Description:

Osler, M.D. William 1849 - 1919 William Osler writes a note in 1910 to the daughter of Dr. Horatio Storer



A single page TLS on stationery stock with the letterhead of "From the Regius Professor of Medicine, Oxford", 7" x 4.25". Typed on the recto with the date of "Sept 22nd, 10", and signed "Wm Osler" . Verso is blank. Expected center fold else near fine.

A lovely note written by William Osler to "Miss Storer" , having enclosed three letters which "may be interesting for your collection from Carnegie, Sargent & Cramer" (with the typed word "Roosevelt" crossed out and the word "& Cramer" hand written in. Osler also offered his "kindest regards to your father; it was a great pleasure to see him‰Û_"

Osler was most likely writing to the daughter of Dr. Horatio Robinson Storer, an American physician, collector, and anti-abortion activist who studied at Harvard, traveled to Europe and practiced medicine in the Boston area.

Of interest is the perhaps dichotomy between the philosophies between Osler and Storer. Storer was a very pro-life activist having started the "physicians' crusade against abortion" both in Massachusetts and nationally, when he persuaded the American Medical Association to form a Committee on Criminal Abortion. Which included the passage:

"If we have proved the existence of fetal life before quickening has taken place or can take place, and by all analogy and a close and conclusive process of induction, its commencement at the very beginning, at conception itself, we are compelled to believe unjustifiable abortion always a crime."

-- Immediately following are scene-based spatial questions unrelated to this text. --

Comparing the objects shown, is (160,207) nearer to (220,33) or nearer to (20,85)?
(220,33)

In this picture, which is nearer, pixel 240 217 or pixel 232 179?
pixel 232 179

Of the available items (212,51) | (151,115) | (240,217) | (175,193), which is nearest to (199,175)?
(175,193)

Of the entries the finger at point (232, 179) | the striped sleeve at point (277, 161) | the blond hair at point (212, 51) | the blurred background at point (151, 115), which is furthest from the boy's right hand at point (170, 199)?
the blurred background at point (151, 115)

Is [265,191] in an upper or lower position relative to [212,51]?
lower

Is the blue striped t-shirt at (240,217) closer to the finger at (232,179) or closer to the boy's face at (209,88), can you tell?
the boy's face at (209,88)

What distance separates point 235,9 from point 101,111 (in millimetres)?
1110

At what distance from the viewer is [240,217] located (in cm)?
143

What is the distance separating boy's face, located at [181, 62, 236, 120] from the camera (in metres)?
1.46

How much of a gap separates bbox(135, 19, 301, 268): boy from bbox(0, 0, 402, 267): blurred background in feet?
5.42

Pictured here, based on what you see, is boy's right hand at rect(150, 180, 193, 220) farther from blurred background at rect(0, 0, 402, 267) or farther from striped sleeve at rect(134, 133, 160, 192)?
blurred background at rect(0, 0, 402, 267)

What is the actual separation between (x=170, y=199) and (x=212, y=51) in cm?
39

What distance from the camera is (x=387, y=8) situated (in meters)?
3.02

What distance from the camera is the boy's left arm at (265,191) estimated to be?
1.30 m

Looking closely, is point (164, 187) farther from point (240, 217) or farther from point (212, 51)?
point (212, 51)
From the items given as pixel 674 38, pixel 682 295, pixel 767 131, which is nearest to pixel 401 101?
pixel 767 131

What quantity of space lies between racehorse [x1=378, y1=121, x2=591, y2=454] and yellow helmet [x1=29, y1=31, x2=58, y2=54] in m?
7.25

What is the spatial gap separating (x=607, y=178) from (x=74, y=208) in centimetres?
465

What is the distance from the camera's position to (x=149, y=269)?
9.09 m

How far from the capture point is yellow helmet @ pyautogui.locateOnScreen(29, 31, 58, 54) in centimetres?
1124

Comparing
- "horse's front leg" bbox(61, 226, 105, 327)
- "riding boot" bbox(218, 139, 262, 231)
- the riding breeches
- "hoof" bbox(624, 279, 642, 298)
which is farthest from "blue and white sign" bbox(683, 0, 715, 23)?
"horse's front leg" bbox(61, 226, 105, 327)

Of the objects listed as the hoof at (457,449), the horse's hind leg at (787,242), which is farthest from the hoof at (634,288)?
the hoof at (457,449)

And then compare this philosophical belief to one of Osler's who was well known in the field of gerontology for the speech he gave when leaving Hopkins called "The Fixed Period", given on February 22, 1905, included some controversial words about old age. Osler, who had a well-developed humorous side to his character, was in his mid-fifties when he gave the speech and in it he mentioned Anthony Trollope's The Fixed Period (1882), which envisaged a college where men retired at 67 and after being given a year to settle their affairs, would be "peacefully extinguished by chloroform". He claimed that, "the effective, moving, vitalizing work of the world is done between the ages of twenty-five and forty" and it was downhill from then on. Osler's speech was covered by the popular press which headlined their reports with "Osler recommends chloroform at sixty". The concept of mandatory euthanasia for humans after a "fixed period" (often 60 years) became a recurring theme in 20th century imaginative literature.

The two physician's together must have had quite interesting, explosive conversations!

A delightful simple TNS with much said behind the words themselves!